「旧友」 Old Friends/サイモンとガーファンクル「ブックエンド」Bookends 第6曲
「老人の会話」が終わると、静かにフェードインしてくるストリングス。ギターのコード。一風変わったコードが2拍続きます。そのコードに乗るメロディ。というより、コードに合わせた。シンプルそのものの。
ブックエンドのように座るというとベンチで隣り合わせではなく、間を置き離れて座っている光景を想像します。親しい関係ではない。公園のベンチで、会話をかわすことのない老人が二人、少し離れて座っている寂しい光景です。
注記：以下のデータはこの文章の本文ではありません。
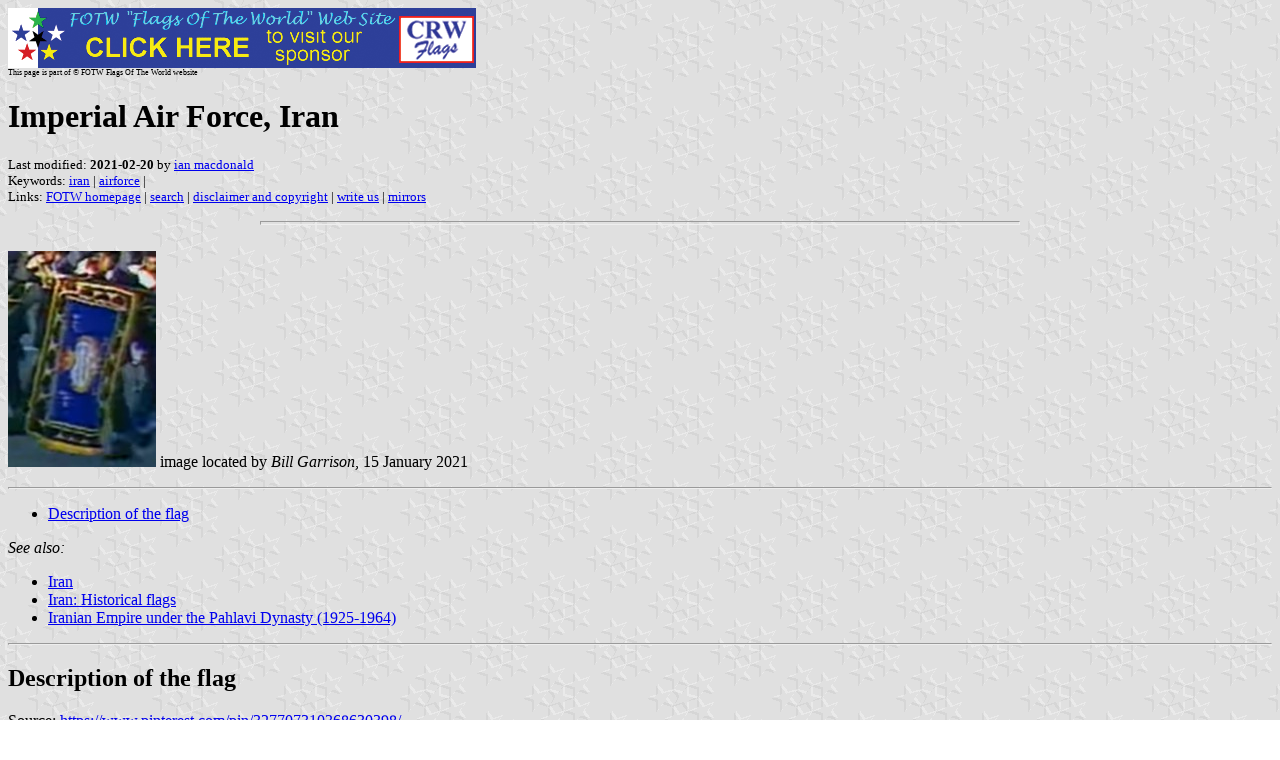

--- FILE ---
content_type: text/html
request_url: https://crwflags.com/FOTW/FLAGS/ir_imp%5Eaf.html
body_size: 1774
content:
<HTML>
<HEAD>
<TITLE>Imperial Air Force, Iran</TITLE>
<SUBTITLE >
<EDITOR ima>
<ABSTRACT >
<KEYWORDS iran,airforce,>
</HEAD>
<BODY background="../images/fotwbckg.gif">
<A HREF="host.html"><IMG SRC="../images/linea2.gif" BORDER=0 VALIGN=CENTER></A><BR>
<FONT SIZE=-2><SUP>This page is part of &copy; FOTW Flags Of The World website</SUP></FONT>
<H1>Imperial Air Force, Iran</H1>
<H2></H2>
<P><FONT SIZE=-1>Last modified: <B>2021-02-20</B> by <A HREF="mailme.html">ian macdonald</A>
<BR>
Keywords: <A HREF="keywordi.html#iran">iran</A> | <A HREF="keyworda.html#airforce">airforce</A> | <BR>
Links: <A HREF="index.html">FOTW homepage</A> |
<A HREF="search.html">search</A> | 
<A HREF="disclaim.html">disclaimer and copyright</A> | 
<A HREF="mailme.html">write us</A> | 
<A HREF="mirror.html">mirrors</A>
</FONT><br><HR SIZE=4 ALIGN=CENTER WIDTH=60%><br>
<!--CUT ABOVE-->



<A HREF="../images/i/ir^af1971.jpg">
<IMG
SRC="../images/i/ir^af1971.jpg" ALT="[Imperial Air Force]" WIDTH=148
HEIGHT=216 BORDER=0 ALIGN=bottom></A> image located by <em>Bill Garrison</em>, 
15 January 2021</P>

<hr>

<UL>
   <LI><a href="#adm">Description of the flag</a></UL>

<P><I>See also:</I></P>

<UL>
   <LI><A HREF="ir.html">Iran</A>
   
   <LI><A HREF="ir-index.html#his">Iran: Historical flags</A>
   
   <LI><A HREF="ir_imp25.html">Iranian Empire under the Pahlavi
   Dynasty (1925-1964)</A>
</UL>

<P>
<HR>

<H2>Description of the flag</H2>

<p>Source: <a href="https://www.pinterest.com/pin/327707310368630398/">
https://www.pinterest.com/pin/327707310368630398/</a> <br>Caption: Officers and 
airmen of the Imperial Iranian Air Force marching past the ruins of Persepolis 
at the 1971 military parade for the &quot;2500 Year Celebration of the Persian 
Empire&quot;.</p>
<p> <em>Bill Garrison</em>, 
15 January 2021</p>
</BODY>
</HTML>




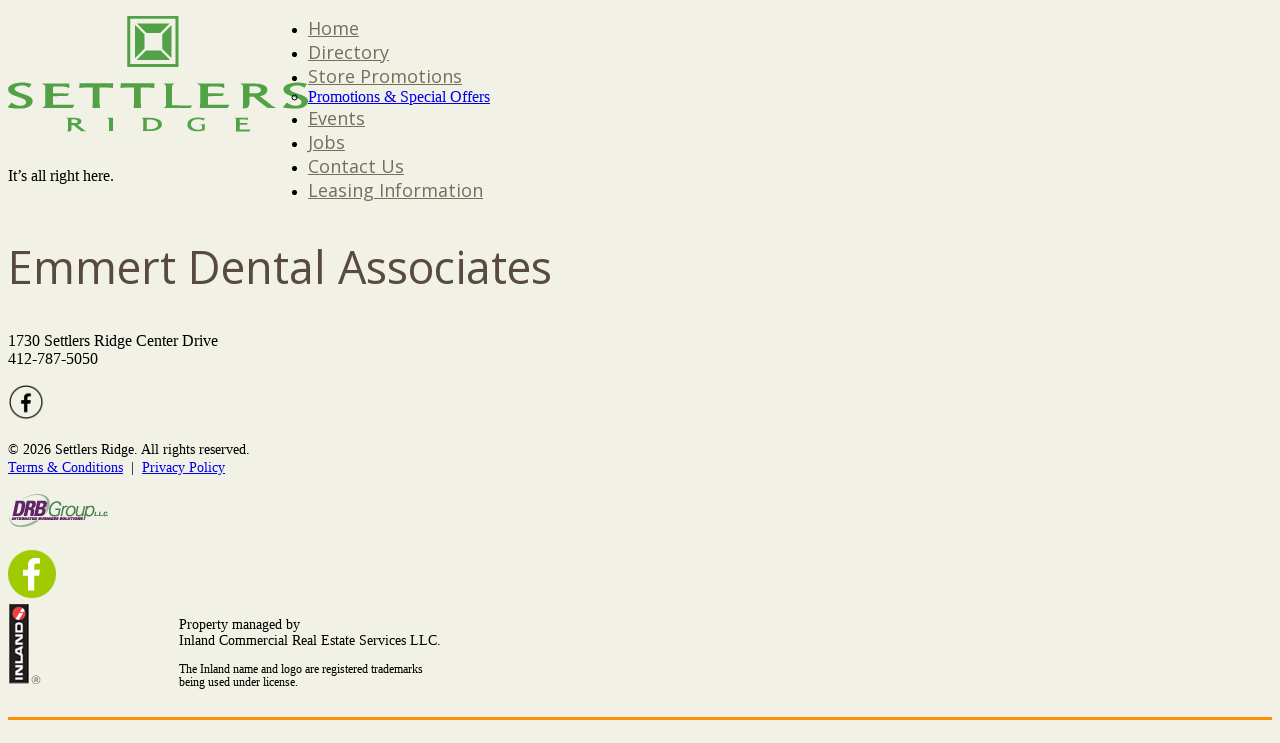

--- FILE ---
content_type: text/plain
request_url: https://www.google-analytics.com/j/collect?v=1&_v=j102&a=1383059907&t=pageview&_s=1&dl=https%3A%2F%2Fsettlersridgepa.com%2Femmert-dental-associates%2F&ul=en-us%40posix&dt=Emmert%20Dental%20Associates&sr=1280x720&vp=1280x720&_u=IEBAAEABAAAAACAAI~&jid=1365717999&gjid=318329380&cid=1285813056.1768451208&tid=UA-86533758-1&_gid=2094829715.1768451208&_r=1&_slc=1&z=188173019
body_size: -452
content:
2,cG-49Q5YY74BG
(「寂しい」というのは傍観者の一方的な想像。知り合いではなくとも、同じ歳を重ねた、つまり時代を共有した同志という意味では「幸福」ともいえます)
そういえば昔、ウィーンの公園で、老人たちが、ベンチに座って長い間静かに、読書もなにもせずただ通行人を見ている光景を目にしたことがあります。彼らは時が過ぎるのをああして一日中待っているのでしょうか?
冬なのに外で過ごしているのですね。オーバーコートに身をくるんでいても、心も体も寒い!街のざわめきは老人たちには何の関係もない単なる粉塵。コートにはりついたほこりを、彼らははらい落とすのでしょうか?
ガーファンクルのソロによるサビ。美しいメロディと、衝撃的な詩が印象的です。
70歳になる。そんな日が来ることを20歳、あるいは30歳代でも考えることは少ないでしょう。
若い頃は月日の経過については恐ろしく鈍感です。でも、確実に時は過ぎ、人は歳を重ねます。結婚し、子供が生まれ、成長し、自分の親も歳をとり、はじめて人間は自分の年齢を意識します。
しかし、その時でも、未来の年老いた自分を想像するのは難しいことです。いや、想像することから逃げているのかもしれません。
老人同士で語る共通の時代は輝かしい思い出です。他の世代には全くわからないけれど、老人同士は分かり合えるのです。しかし、分かち合うのは喜びだけでなく、恐れ。それは以後の人生に対する恐れでもあります。
ギターとストリングスのアレンジで、クライマックスを迎える「旧友」のラストは、同時にブックエンド組曲のクライマックス。ストリングスの力強い演奏は混沌とした様子に変化していきます。そして、一本の音で弦楽器が長い音符をのばした後、アルバム冒頭のメロディが再びギターで奏でられ、感動が回帰してきます。